▶ **Passage to read**
|---|
NATURAL IMMUNITY TO BACTERIAL INFECTIONS: THE RELATION OF COMPLEMENT TO HEAT-LABILE OPSONINS*

  1. Mary Ruth Smith,
  2. Hyun S. Shin, and
  3. W. Barry Wood, Jr.
  1. DEPARTMENT OF MICROBIOLOGY, THE JOHNS HOPKINS UNIVERSITY SCHOOL OF MEDICINE

Abstract

Heat-labile opsonins to pneumococci in normal mammalian sera, unlike antibodies, fail to interact with the bacteria at 0°C and require Ca++ and/or Mg++. They are readily removed from serum by antigen-antibody complexes that fix complement (C) and are inhibited by reagents that inactivate various C components. The principal heat-labile opsonin to pneumococci is activated C3 (C3b), but a slight enhancing effect is exerted by one or more of the late-reacting components of the hemolytic complement system (C5-C9). Since heat-labile opsonins are immunologically polyspecific, they presumably play a broad protective role in the early (preantibody) phase of acute bacterial infections.
|---|
▶ **Your tasks**
#1 Decide whether each statement agrees with the abstract on heat-labile opsonins, answering yes or no and quoting the deciding words: (a) heat-labile opsonins interact with pneumococci at 0°C; (b) the principal heat-labile opsonin to pneumococci is activated C3; (c) heat-labile opsonins are specific to a single kind of bacterium.
#2 Carry on the abstract on heat-labile opsonins from the end of its final sentence.
|---|
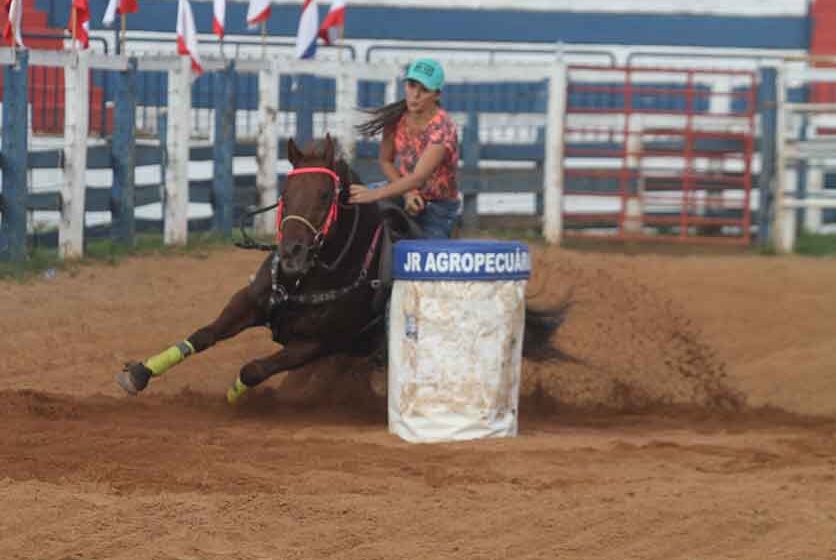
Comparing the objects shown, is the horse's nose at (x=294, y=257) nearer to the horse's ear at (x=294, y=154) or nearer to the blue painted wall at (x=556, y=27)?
the horse's ear at (x=294, y=154)

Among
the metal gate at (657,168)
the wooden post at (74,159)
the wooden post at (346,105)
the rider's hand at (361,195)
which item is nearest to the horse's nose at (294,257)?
the rider's hand at (361,195)

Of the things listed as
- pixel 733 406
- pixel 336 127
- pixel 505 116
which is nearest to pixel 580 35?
pixel 505 116

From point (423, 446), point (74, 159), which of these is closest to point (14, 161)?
point (74, 159)

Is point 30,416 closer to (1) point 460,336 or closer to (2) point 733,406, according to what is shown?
(1) point 460,336

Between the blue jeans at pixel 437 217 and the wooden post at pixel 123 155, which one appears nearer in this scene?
the blue jeans at pixel 437 217

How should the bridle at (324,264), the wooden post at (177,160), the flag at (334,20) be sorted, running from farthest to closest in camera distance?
the flag at (334,20) < the wooden post at (177,160) < the bridle at (324,264)

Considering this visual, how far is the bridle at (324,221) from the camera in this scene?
8.94 meters

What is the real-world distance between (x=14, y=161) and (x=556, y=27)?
547 inches

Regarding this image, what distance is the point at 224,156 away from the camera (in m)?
18.3

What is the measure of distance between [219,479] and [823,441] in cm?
327

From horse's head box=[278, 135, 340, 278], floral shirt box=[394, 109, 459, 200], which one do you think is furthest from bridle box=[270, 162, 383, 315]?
floral shirt box=[394, 109, 459, 200]

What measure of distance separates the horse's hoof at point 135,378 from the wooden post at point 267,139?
8779mm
|---|
▶ **Answers to this exercise**
#1
(a) No: "fail to interact with the bacteria at 0°C"
(b) Yes: "The principal heat-labile opsonin to pneumococci is activated C3 (C3b)"
(c) No: "heat-labile opsonins are immunologically polyspecific"

#2
Footnotes

  • * These studies were supported from 1964 to 1966 by the Commission on Streptococcal and Staphylococcal Diseases of the Armed Forces Epidemiological Board (contract DA 49-193 MD 2313). Since August 1966 they have been supported by the National Science Foundation (grant GB 5387) and also, during the past year, by the National Science Foundation (grant GB 2597), the Office of Naval Research (contract 248-60), and the U.S. Public Health Service (grants AI-02566 and 5 TI-AI 282).